Satellite tracked CODE surface drifters are deployed within the Shark River Discharge on the bi-monthly surveys. Synthesis of drifter trajectories indicate a net southerly flow from the Gulf of Mexico to the Florida reef tract through western Florida Bay that varies with season, stronger in the winter (3 to 4 cm/s) and weaker in summer (1 to 2 cm/s). Drifter trajectories are strongly influenced by local tide and wind forcing. A multiple linear regression model is used to explain approximately 70 to 80% of the subtidal variance of drifter currents due to local wind forcing. Drifter results to date indicate a preferred exchange route for Shark River discharge and western Florida Bay waters toward the reef tract through Long Key Channel. However, in the fall northeast winds can cause movement toward the southwest and the Dry Tortugas. The cause and variability of the residual background currents are being investigated.

Subtidal volume transport through Channels 5, 2 and Long Key Channel combined range from about 1000 m3/s toward the southeast to 200 m3/s toward Florida Bay. These subtidal flows are equivalent in magnitude to the mean river discharge onto the southeast U. S. shelf by all the rivers between Florida and Cape Hatteras. Approximately 500-700 m3/s flows through Long Key Channel alone when the flow is toward the southeast, which is about 100 times greater than the peak fresh water discharge out of Shark River. Also we found that most of the surface drifters deployed near Shark River and in the western part of Florida Bay were observed to exit Florida Bay toward the reef tract through Long Key Channel. Therefore it appears that waters from Shark River and the seagrass die-off region of western Florida Bay will be passively advected and dispersed toward the Florida Keys Marine Sanctuary primarily through Long Key Channel by this strong southeastward background flow.

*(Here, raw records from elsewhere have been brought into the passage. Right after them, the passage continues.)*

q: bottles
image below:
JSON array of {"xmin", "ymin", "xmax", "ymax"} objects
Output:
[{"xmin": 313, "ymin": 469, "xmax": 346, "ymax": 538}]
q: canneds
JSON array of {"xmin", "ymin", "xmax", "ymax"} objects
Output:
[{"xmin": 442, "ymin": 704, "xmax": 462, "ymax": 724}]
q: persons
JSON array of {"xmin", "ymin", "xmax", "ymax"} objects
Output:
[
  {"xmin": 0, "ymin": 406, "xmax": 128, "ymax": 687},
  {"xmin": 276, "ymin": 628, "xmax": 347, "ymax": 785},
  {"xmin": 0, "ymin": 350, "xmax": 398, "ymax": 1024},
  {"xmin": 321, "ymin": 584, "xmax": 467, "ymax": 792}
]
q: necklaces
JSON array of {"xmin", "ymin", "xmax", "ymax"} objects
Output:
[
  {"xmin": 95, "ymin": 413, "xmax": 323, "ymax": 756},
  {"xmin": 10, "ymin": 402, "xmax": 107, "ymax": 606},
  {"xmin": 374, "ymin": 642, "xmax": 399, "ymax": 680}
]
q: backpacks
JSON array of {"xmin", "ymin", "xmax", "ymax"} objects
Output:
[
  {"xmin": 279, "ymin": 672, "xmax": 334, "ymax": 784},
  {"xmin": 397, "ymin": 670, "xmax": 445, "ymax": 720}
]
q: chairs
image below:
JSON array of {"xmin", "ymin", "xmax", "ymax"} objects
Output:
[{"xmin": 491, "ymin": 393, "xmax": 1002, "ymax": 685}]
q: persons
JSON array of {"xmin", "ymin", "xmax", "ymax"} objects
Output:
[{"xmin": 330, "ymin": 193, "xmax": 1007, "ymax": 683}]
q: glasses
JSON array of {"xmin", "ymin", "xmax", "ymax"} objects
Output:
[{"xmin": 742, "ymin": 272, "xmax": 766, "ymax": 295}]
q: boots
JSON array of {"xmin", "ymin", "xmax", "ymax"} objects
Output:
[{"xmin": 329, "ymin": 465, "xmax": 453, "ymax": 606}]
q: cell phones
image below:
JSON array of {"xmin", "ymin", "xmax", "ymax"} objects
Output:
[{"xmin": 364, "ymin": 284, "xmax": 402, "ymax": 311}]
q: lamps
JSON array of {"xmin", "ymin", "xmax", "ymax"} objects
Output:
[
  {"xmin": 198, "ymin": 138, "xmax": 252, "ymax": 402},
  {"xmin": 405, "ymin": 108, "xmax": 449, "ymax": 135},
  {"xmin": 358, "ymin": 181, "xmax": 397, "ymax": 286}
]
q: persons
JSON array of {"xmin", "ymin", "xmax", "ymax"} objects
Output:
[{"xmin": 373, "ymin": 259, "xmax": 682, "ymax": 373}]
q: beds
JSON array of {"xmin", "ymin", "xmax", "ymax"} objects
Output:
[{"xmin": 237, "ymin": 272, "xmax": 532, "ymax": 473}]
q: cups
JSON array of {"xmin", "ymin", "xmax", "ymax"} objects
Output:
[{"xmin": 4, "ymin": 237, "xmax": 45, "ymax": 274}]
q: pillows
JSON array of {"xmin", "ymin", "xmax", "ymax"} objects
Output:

The advective/dispersal time-scale for materials in the Shark River Plume to reach the FKNMS is estimated from drifter trajectories at one to two months. However, at times when the local winds are intensified from the east or northeast a cross-key pressure gradient is set up that reverses the background flow toward Florida Bay.

Subtidal flows through the Keys passages are driven by cross-keys pressure gradients. The cross-keys pressure gradients measured at Tennessee Reef and in western Florida Bay were found to be dependent on local wind speed and direction do to the curving coastline of the Keys. Southeast winds typical of the Keys region cause a set-up of sea level in Florida Bay and set-down in the middle and northern Keys coastal waters and drive a southeast flow toward the reef tract through the Keys passages. East and northeast winds cause sea level to set-up in the Keys coastal waters and set-down in Florida Bay, driving subtidal flows toward Florida Bay through the passages.